As always, as an interfaith community, our aim is not to meld, mash-up, mix, water-down or confuse our two religions. Instead, we strive to celebrate each holiday, whether Jewish or Christian, with full respect and all the trimmings. So how and why are these celebrations different from those you would find in any church or synagogue? Often, we begin and end a celebration by reciting our interfaith responsive reading, which is not a statement of creed, but a recognition that some of us are Jews, some of us are Christians, some of us have interfaith identities, and we are all equal members of this community. For me, simply knowing that we are an interfaith community changes my perception of any event: ancient rituals, songs and prayers, shimmer with the newness of radical inclusivity.
But also, our clergy, and our members, speak from their interfaith experiences, putting each holiday into our interfaith context. For instance, this week, our rabbi spoke of what Christmas means to him as a Jew. He hears the universal message of Christmas as the existence of God in the poor, the oppressed, the excluded, the “holy other.” He sees God in the pregnant girl, the baby born into poverty, the lowly shepherds, the mysterious travellers who came bearing gifts from afar. You do not have to believe that Jesus was the only human incarnation of God to be inspired by this narrative.
For many of our members, being part of an interfaith community gives them an opportunity to connect to family traditions and history, rather than suppressing them. At our service this week, Jonathan Brown spoke of his great grandfather, who was Head Chorister in the original “Nine Lessons and Carols,” created 130 years ago in Truro, Cornwall. Jonathan explains, “The service was designed to be as inclusive as possible: non-denominational, no creeds, no ceremonies or communion.” Of course, at the time, virtually everyone in Cornwall was Christian, but the idea of expanding this tradition to include Jonathan’s Jewish wife, his interfaith son, feels somehow organic and true.
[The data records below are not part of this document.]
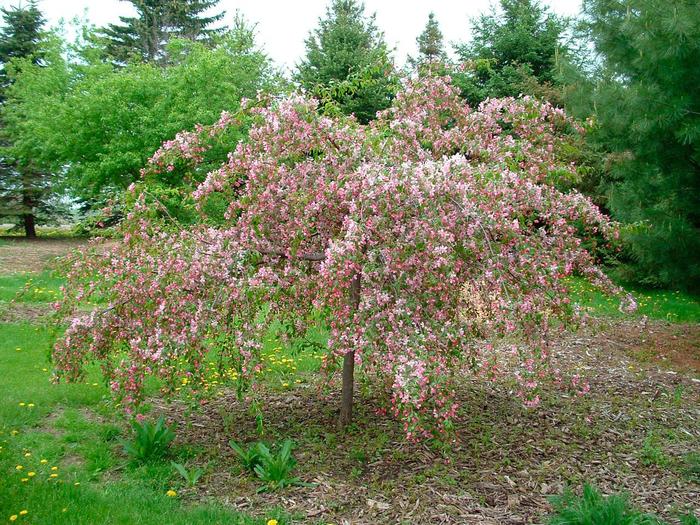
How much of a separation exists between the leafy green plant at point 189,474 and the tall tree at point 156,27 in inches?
1122

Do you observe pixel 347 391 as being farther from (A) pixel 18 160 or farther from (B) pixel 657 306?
(A) pixel 18 160

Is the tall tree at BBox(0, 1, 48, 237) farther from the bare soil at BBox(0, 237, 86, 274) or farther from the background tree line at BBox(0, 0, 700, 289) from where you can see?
the bare soil at BBox(0, 237, 86, 274)

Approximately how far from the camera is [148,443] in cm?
400

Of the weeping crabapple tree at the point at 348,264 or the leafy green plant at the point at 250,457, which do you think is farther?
the leafy green plant at the point at 250,457

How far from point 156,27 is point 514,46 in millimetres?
20129

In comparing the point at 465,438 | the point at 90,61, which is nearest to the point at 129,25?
the point at 90,61

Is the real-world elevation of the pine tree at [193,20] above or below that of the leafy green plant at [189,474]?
above

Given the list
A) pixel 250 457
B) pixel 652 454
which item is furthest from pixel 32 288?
pixel 652 454

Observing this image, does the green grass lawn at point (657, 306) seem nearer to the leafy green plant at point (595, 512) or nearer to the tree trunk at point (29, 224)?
the leafy green plant at point (595, 512)

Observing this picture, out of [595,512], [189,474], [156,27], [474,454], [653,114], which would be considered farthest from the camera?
[156,27]

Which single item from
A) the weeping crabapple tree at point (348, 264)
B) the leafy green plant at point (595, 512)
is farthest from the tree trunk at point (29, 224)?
the leafy green plant at point (595, 512)

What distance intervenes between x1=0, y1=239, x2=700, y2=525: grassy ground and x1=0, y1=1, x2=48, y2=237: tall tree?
1891cm

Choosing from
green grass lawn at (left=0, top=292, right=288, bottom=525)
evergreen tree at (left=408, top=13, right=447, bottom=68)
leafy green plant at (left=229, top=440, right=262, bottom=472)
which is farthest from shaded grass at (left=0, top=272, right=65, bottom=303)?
evergreen tree at (left=408, top=13, right=447, bottom=68)

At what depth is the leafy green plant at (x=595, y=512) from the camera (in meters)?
3.01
As an interfaith community, we encourage families to take children to church, to synagogue, to celebrate with extended family, to maintain their connections to ancient traditions. This week, Jonathan and his family will return to his birthplace in Cornwall, and his son will be the fifth generation to take part in the Lessons and Carols service there.
But we also know that by providing a space and time to celebrate together, as an interfaith community, we help each other through the moments of dissonance and alienation that inevitably come along with the exuberance and thrill of our pioneering cross-cultural and cross-religious relationships.
Another member of our community confessed to me this week that he had bought his wife a Christmas present for the first time, after decades of marriage. A most loving and supportive husband, as a Jew he just had not been able to transcend the bitter history of religious conflict and wrap his head around the idea of a Christmas gift. He credited our interfaith community with his shift in thinking, and his ability to finally arrive, bearing a gift from afar.